» Exercise aim
In full and without deviation, write out the entries that follow.

» Data to process
·····
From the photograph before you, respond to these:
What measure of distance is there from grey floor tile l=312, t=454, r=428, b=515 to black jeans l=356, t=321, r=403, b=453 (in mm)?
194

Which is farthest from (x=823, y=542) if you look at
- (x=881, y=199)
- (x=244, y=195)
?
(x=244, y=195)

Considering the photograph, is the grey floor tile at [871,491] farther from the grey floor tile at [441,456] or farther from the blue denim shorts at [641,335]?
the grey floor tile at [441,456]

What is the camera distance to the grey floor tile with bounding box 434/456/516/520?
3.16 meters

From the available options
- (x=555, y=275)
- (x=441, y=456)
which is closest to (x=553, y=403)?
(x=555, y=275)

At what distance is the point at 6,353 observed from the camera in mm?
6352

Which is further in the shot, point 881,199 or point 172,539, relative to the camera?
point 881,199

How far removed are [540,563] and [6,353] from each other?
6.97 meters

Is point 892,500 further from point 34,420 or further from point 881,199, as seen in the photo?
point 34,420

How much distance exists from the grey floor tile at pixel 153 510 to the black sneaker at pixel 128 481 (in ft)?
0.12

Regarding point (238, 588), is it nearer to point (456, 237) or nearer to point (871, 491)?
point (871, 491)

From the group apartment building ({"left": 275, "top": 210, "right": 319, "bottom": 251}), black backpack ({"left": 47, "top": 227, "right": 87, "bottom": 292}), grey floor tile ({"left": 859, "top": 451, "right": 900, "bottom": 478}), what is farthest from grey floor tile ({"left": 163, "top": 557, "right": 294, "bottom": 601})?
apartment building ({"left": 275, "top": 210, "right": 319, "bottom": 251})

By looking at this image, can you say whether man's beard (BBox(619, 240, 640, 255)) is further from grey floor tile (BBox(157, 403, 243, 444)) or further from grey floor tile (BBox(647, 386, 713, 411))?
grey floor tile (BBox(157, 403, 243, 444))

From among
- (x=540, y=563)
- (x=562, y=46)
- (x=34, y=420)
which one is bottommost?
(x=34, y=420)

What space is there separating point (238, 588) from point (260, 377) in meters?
·····
» Solved problem
From the photograph before you, respond to these:
What measure of distance is there from grey floor tile l=312, t=454, r=428, b=515 to black jeans l=356, t=321, r=403, b=453 (in mm)?
194

Which is farthest from (x=823, y=542) if you look at
- (x=881, y=199)
- (x=244, y=195)
?
(x=244, y=195)

Considering the photograph, is the grey floor tile at [871,491] farther from the grey floor tile at [441,456] or farther from the blue denim shorts at [641,335]?
the grey floor tile at [441,456]

What is the camera distance to the grey floor tile with bounding box 434/456/516/520?
3.16 meters

From the available options
- (x=555, y=275)
- (x=441, y=456)
which is closest to (x=553, y=403)?
(x=555, y=275)

At what distance is the point at 6,353 observed from the camera in mm?
6352

Which is further in the shot, point 881,199 or point 172,539, relative to the camera?
point 881,199

How far removed are [540,563] and [6,353] from each other?
6.97 meters

Is point 892,500 further from point 34,420 or further from point 881,199, as seen in the photo?
point 34,420

How much distance exists from the grey floor tile at pixel 153 510 to the black sneaker at pixel 128 481 (in ft)?
0.12

Regarding point (238, 588), is it nearer to point (456, 237) or nearer to point (871, 491)?
point (871, 491)

From the group apartment building ({"left": 275, "top": 210, "right": 319, "bottom": 251}), black backpack ({"left": 47, "top": 227, "right": 87, "bottom": 292}), grey floor tile ({"left": 859, "top": 451, "right": 900, "bottom": 478}), what is farthest from grey floor tile ({"left": 163, "top": 557, "right": 294, "bottom": 601})?
apartment building ({"left": 275, "top": 210, "right": 319, "bottom": 251})

By looking at this image, can you say whether man's beard (BBox(619, 240, 640, 255)) is further from grey floor tile (BBox(157, 403, 243, 444)) or further from grey floor tile (BBox(647, 386, 713, 411))?
grey floor tile (BBox(157, 403, 243, 444))

From among
- (x=540, y=563)
- (x=562, y=46)
- (x=34, y=420)
which one is bottommost?
(x=34, y=420)

What space is there separating point (238, 588) from point (260, 377) in meters?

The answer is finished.